All this talk about whether Wisdom in Proverbs 8 is the Son in the Trinity, distracts us from delighting in this wonderful poem about God creating the world. In the poem, Wisdom is the first thing born from God because when God speaks to create, what else would come out of God’s mouth but Wisdom, right? God surely isn’t like me when I open my mouth to speak and nobody’s quite sure what’s going to come out. That Wisdom is the first born of God aligns with the ancient idea that I am sure many of you believe passionately, that the older you are the wiser you are. Can I have an amen from the seniors in the room?
Once Wisdom is born, the poem is playful as this little girl seems to be running about as God does, what God does, create. It is an image that reminds me happily of a Disney animated movie with an enraptured child, magically enjoying the creative work of the fairy godmother. Wisdom sounds like a delighted, giggling girl as God raises up mountains and digs out oceans. And God seems to create just to delight that little girl.
This is the reassuring truth about God within this poem. God creates. This is what God does. When God acts, God creates. For all who think that there is nothing new under the sun. That what has been will always be, you don’t know God. God creates and because God is living, God is still creating. If God stops creating, not just God disappears, but we stop being, too. It is as simple as that. Next time you hear that tired old Greek belief that God never changes, say uh, uh. The Jewish God Jesus revealed is always changing because God lives. And the living God delights in creating.

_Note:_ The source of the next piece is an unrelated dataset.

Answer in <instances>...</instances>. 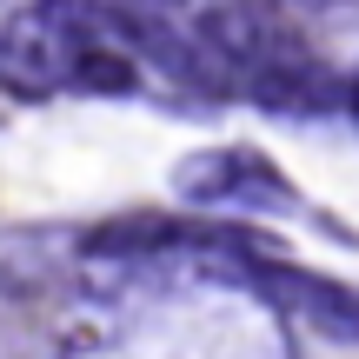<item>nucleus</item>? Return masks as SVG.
Listing matches in <instances>:
<instances>
[{"label":"nucleus","mask_w":359,"mask_h":359,"mask_svg":"<svg viewBox=\"0 0 359 359\" xmlns=\"http://www.w3.org/2000/svg\"><path fill=\"white\" fill-rule=\"evenodd\" d=\"M233 266H240L253 286H266L286 313H299L320 339L359 346V286L326 280V273H306V266H286V259H273V253H246V259H233Z\"/></svg>","instance_id":"3"},{"label":"nucleus","mask_w":359,"mask_h":359,"mask_svg":"<svg viewBox=\"0 0 359 359\" xmlns=\"http://www.w3.org/2000/svg\"><path fill=\"white\" fill-rule=\"evenodd\" d=\"M173 193L187 206H233V213H299V187L259 147H200L173 167Z\"/></svg>","instance_id":"2"},{"label":"nucleus","mask_w":359,"mask_h":359,"mask_svg":"<svg viewBox=\"0 0 359 359\" xmlns=\"http://www.w3.org/2000/svg\"><path fill=\"white\" fill-rule=\"evenodd\" d=\"M100 40H120L107 0H34L0 27V80L13 93H60Z\"/></svg>","instance_id":"1"},{"label":"nucleus","mask_w":359,"mask_h":359,"mask_svg":"<svg viewBox=\"0 0 359 359\" xmlns=\"http://www.w3.org/2000/svg\"><path fill=\"white\" fill-rule=\"evenodd\" d=\"M154 7H173V0H154Z\"/></svg>","instance_id":"5"},{"label":"nucleus","mask_w":359,"mask_h":359,"mask_svg":"<svg viewBox=\"0 0 359 359\" xmlns=\"http://www.w3.org/2000/svg\"><path fill=\"white\" fill-rule=\"evenodd\" d=\"M193 34L206 40V53H213L233 80H253V74H266V67L299 60V53H306L293 34H286V20H280L273 7H259V0H226V7H206Z\"/></svg>","instance_id":"4"}]
</instances>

The other truth in this wonderful creation poem is that God protects. The intention of God’s creation is to keep us safe. The oceans are told to stop here and go no further, because God’s precious cargo, is on that land. The mountains are planted at the corners to hold up the dome of the sky, like massive foundational pillars, so that the heavens and stars don’t crush us all underneath. Chaos is kept at bay, so that our lives are not overpowered. If we say yes to God and become co creators with God in our world, than we need to do those things that protect God’s world and keeps chaos at bay. Wise things that keep our oceans from rising and breaking their boundaries or blue skies from darkening into thick, muddy smog.
And the role of Wisdom in all of this is to simply take delight in what God has done and to share that delight with God’s crown jewel, you and I. Wisdom not only witnessed God’s creation, she is the link that explains God’s work of creation to us. Wisdom’s role, as the voice of God is to translate the language of God for us. God’s hopes are spoken by Wisdom so that they become our desires. Wisdom is the voice we should pay attention to in the cacophony of voices in the world vying for our attention. Wisdom is the voice of the creator, speaking words of love to the precious world.

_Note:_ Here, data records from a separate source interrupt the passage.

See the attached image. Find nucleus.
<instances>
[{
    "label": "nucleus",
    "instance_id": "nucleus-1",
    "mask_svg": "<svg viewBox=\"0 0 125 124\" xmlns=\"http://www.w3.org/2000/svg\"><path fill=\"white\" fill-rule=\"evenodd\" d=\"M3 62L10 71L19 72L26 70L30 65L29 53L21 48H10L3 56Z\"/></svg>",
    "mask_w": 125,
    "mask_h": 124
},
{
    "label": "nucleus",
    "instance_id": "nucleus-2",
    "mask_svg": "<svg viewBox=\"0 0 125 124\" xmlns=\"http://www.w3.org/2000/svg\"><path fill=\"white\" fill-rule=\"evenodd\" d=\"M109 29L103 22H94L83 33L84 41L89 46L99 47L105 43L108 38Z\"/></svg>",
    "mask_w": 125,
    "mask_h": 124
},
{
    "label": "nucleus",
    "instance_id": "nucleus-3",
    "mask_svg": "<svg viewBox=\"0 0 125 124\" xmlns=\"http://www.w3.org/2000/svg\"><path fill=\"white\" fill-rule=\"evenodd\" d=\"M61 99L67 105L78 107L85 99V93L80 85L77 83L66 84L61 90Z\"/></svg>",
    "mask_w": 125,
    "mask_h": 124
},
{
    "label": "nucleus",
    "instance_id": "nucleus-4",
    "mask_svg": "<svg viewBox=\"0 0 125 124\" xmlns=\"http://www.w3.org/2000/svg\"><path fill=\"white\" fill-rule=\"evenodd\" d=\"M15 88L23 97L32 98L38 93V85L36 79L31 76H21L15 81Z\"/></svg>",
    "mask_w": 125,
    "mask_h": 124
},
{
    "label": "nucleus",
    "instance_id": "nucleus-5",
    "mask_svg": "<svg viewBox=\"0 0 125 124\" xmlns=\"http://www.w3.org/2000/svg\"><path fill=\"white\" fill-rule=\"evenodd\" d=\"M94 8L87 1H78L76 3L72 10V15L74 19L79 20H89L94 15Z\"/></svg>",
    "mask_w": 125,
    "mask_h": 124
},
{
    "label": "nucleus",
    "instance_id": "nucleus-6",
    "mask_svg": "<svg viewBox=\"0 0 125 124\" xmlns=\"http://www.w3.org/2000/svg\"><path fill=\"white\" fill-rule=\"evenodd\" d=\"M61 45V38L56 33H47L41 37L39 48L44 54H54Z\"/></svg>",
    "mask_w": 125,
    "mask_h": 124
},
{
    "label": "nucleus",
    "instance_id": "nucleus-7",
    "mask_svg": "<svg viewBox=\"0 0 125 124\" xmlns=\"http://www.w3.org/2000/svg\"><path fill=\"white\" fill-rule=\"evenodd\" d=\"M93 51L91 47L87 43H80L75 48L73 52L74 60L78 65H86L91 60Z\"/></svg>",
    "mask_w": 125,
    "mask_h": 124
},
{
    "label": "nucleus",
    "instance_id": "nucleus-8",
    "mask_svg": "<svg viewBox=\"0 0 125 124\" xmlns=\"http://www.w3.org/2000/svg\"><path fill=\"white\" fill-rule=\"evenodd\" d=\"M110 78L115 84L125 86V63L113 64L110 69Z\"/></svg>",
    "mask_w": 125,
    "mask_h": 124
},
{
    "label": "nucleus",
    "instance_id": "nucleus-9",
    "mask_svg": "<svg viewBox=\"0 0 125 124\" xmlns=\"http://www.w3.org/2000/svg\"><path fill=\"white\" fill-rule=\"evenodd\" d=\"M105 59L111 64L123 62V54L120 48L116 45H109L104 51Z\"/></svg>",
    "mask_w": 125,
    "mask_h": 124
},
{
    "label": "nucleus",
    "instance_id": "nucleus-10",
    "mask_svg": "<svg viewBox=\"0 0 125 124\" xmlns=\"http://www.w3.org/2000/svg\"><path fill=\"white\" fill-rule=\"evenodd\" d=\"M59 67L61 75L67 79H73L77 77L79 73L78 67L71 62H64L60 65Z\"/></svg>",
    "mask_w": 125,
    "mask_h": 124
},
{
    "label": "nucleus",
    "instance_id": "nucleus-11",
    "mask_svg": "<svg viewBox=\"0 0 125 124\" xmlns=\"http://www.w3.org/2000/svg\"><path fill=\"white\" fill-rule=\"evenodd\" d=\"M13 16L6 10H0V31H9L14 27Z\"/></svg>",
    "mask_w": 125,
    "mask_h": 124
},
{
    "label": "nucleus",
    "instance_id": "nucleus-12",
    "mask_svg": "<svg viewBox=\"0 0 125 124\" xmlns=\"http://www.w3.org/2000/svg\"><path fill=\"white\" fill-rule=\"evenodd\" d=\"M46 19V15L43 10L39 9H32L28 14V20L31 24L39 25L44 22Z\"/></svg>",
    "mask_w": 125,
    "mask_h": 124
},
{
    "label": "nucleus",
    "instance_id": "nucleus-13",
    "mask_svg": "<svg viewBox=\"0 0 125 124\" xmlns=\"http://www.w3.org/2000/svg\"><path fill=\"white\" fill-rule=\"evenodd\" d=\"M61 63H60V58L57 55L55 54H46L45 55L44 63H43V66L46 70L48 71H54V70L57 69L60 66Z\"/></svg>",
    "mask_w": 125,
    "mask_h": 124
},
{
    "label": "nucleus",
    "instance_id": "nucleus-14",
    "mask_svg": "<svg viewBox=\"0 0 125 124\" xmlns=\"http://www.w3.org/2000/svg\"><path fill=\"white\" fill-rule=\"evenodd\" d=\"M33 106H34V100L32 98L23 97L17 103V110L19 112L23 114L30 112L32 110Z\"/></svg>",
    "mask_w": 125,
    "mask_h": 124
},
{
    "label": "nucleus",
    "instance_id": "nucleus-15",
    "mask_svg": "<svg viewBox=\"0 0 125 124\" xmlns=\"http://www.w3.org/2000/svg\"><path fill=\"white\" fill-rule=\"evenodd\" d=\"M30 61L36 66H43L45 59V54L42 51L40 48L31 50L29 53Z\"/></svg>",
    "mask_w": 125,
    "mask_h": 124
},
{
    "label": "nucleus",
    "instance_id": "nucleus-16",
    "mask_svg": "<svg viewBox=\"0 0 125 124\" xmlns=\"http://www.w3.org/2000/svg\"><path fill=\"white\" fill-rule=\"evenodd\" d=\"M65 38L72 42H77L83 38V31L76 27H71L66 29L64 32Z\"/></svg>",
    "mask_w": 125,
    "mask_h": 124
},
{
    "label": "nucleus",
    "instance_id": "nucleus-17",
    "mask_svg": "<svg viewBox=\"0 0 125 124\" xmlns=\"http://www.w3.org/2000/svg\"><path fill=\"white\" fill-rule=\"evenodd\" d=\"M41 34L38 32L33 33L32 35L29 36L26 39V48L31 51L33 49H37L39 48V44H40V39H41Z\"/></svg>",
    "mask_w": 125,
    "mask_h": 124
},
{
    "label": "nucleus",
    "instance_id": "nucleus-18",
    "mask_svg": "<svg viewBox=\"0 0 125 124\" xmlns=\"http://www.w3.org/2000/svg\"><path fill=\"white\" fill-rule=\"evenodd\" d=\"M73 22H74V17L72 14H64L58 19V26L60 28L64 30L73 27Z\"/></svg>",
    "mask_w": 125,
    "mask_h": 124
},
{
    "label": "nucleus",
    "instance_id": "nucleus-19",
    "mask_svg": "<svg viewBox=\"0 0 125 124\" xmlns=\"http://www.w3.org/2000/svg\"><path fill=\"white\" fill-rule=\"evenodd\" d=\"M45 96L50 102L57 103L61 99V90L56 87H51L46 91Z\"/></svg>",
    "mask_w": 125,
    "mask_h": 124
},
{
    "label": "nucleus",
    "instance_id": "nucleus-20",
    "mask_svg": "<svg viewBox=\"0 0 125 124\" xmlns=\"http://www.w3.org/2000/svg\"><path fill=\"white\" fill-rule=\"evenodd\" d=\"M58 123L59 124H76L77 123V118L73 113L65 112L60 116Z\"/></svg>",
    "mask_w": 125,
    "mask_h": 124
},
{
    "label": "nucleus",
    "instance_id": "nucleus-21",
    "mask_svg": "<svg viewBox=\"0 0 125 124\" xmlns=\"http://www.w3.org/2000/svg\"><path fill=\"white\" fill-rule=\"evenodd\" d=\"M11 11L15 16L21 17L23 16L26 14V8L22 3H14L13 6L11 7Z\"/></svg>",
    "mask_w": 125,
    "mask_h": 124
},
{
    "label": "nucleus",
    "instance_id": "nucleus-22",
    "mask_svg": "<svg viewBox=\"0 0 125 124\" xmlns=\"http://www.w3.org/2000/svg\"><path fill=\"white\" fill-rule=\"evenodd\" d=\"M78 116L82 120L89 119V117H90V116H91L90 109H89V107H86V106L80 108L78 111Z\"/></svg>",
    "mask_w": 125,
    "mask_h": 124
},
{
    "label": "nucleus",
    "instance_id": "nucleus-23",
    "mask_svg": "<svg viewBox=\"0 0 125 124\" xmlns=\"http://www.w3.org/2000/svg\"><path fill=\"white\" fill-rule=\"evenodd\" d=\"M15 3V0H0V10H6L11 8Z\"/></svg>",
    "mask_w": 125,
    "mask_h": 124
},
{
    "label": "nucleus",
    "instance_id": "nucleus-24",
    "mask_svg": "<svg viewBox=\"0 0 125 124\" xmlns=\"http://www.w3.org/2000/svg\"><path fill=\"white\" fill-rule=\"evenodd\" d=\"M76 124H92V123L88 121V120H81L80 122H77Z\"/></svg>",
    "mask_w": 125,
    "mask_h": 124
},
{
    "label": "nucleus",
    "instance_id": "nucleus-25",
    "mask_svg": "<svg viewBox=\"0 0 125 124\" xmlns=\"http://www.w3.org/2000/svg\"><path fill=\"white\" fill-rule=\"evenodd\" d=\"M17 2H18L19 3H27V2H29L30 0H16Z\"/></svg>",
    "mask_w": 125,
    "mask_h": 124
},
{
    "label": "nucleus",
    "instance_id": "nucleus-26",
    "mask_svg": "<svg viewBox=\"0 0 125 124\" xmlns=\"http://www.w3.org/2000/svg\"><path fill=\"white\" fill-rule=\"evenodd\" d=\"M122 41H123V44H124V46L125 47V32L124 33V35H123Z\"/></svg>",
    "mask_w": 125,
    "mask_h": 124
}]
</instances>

What does any of this have to do with the Trinity? Maybe nothing. I do believe this poem encourages our imagination of God as Trinity. In God’s creative work we see a Father and Mother, who long to give birth. In God’s voice of Wisdom longing to be heard by us the beloved, we hear the Son whose actions speak God’s heart. In God’s ongoing, playful delight creating and recreating we see God’s Spirit, wonderfully present and with us today.